Permintaan 1 — Tuliskan kembali seluruh baris butir dataset tersimpan tanpa mengubah apa pun.

Mengenai UU Nomor 41 tahun 1999 tentang kehutanan.
Izin mengenai usaha seharusnya tidak boleh diberikan kesempatan yang sama antara Badan Usaha Milik Negara dan Badan usaha Milik Swasta. karena ini akan merugikan negara kita. Apalagi presentase keuntungan yang kecil.
selanjutnya UU Nomor 24 Tahun 2001, Diizinkannya Badan Usaha Asing melaksanakan usaha di Indonesia akan menyaingi Badan Usaha milik Negara.
Dan masih banyak peraturan yang tidak adil didalam peraturan perundang undangan yang bukan mensejahterakan rakyat tetapi malah menyengsarakan rakyat.
bahkan bumi, air, dan kekayaan alam yang seharusnyamemakmurkan rakyat, tetapi tetap tidak dapat memakmurkan rakyat.
NAMA : AHMAD WIDODO
NIM : A11108030
Memang sangat menyedihkan hati, ketika kita melihat ketidakadilan yang terjadi dan sangat bertentangan dengan berbagai peraturan perundang-undangan di negri ini, dengan segala bentuk praktisnya. Penggunaan hukum yang serba formal-prosedural dan teknikal tidak sesuai lagi dengan Pembukaan UUD 1945, pada dasarnya telah banyak melupakan sisi kebenaran materiil, keadilan substansial dan kemanusiaan. Praktis-praktis hukum yang diterapkan dinegara kita, hingga kini belum mampu memberi garansi untuk mencapai harkat kemanusiaan yang berkeyakinan, kebenaran materiil dan keadilan substansial.
Kepedulian terhadap “Bumi dan air dan kekayaan alam yang terkandung di dalamnya dikuasai oleh negara dan dipergunakan untuk sebesar besar kemakmuran rakyat”, baru dapat dicapai jika kita mau keluar dari tawan-tawanan undang-undang yang serba formal procedural. Manakala menginginkan dan mempercayai hukum beserta perundang-undangan masih dapat dijadikan media pencerah bangsa.
Ketika bicara tenteng keadilan di Indonesia, barangkali masyarakat sudah bosan dan lelah menyaksikan paradoks-paradoks yang terjadi dalam kehidupan hukum di negeri ini. Sudah banyak issue-issue miring yang dialamatkan kepada aparat penegak hukum, baik itu polisi, jaksa maupun hakim. Sudah banyak ketimpangan dan ketidakadilan muncul dalam panggung pengadilan.
Dengan mata telanjang dapat disaksikan bahwa orang miskin akan sangat kesulitan mencari keadilan diruang pengadilan, sedangkan para koruptor dan para penjajah ekonomi di negeri ini begitu mudah mendapatkan keadilan, bahkan seolah nyaris tidak tersentuh hukum. Bukan rahasia lagi, bahwa dalam proses peradilan perkara pidana bila ingin mendapat keringanan atau bahkan bebas dari jeratan hukum harus menyediakan uang, begitu juga para pihak dalam perkara perdata, bila ingin memenangkan perkara maka harus menyediakan sejumlah uang. Dengan kata lain bahwa putusan pengadilan dapat dibeli dengan uang, karena yang menjadi parameter untuk keringanan hukuman dalam perkara pidana dan menang kalahnya dalam perkara perdata lebih kepada pertimbangan berapa jumlah uang untuk itu daripada pertimbangan hukum yang bersandar pada keadilan dan kebenaran. Itukah yang di sebut nilai Keadilan Sosial bagi Seluruh Rakyat Indonesia......???

Permintaan 2 —
Jawab pertanyaan berikut berdasarkan kutipan tentang hukum dan keadilan di atas.
(a) UU tahun 1999 tentang kehutanan yang disebut bernomor berapa?
(b) Aparat penegak hukum mana saja yang disebut menjadi sasaran isu-isu miring?
(c) NIM berapa yang tercantum?

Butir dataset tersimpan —
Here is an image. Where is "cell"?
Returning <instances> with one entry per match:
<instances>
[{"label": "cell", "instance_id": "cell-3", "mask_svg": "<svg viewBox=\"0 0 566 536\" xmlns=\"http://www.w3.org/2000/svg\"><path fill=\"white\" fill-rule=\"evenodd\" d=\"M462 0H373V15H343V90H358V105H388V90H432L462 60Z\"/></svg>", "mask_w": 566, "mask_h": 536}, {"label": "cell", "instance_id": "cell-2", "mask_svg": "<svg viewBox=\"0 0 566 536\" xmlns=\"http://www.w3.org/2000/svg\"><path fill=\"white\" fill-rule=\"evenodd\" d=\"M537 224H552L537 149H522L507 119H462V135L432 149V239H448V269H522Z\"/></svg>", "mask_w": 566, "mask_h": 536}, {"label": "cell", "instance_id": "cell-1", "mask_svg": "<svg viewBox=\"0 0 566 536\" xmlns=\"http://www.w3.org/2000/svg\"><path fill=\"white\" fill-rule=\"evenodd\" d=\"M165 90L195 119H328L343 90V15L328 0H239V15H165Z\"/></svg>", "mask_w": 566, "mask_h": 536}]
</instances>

Jawaban lengkap 1 —
Here is an image. Where is "cell"?
Returning <instances> with one entry per match:
<instances>
[{"label": "cell", "instance_id": "cell-3", "mask_svg": "<svg viewBox=\"0 0 566 536\" xmlns=\"http://www.w3.org/2000/svg\"><path fill=\"white\" fill-rule=\"evenodd\" d=\"M462 0H373V15H343V90H358V105H388V90H432L462 60Z\"/></svg>", "mask_w": 566, "mask_h": 536}, {"label": "cell", "instance_id": "cell-2", "mask_svg": "<svg viewBox=\"0 0 566 536\" xmlns=\"http://www.w3.org/2000/svg\"><path fill=\"white\" fill-rule=\"evenodd\" d=\"M537 224H552L537 149H522L507 119H462V135L432 149V239H448V269H522Z\"/></svg>", "mask_w": 566, "mask_h": 536}, {"label": "cell", "instance_id": "cell-1", "mask_svg": "<svg viewBox=\"0 0 566 536\" xmlns=\"http://www.w3.org/2000/svg\"><path fill=\"white\" fill-rule=\"evenodd\" d=\"M165 90L195 119H328L343 90V15L328 0H239V15H165Z\"/></svg>", "mask_w": 566, "mask_h": 536}]
</instances>

Jawaban lengkap 2 —
(a) Nomor 41.
(b) Polisi, jaksa, dan hakim.
(c) A11108030.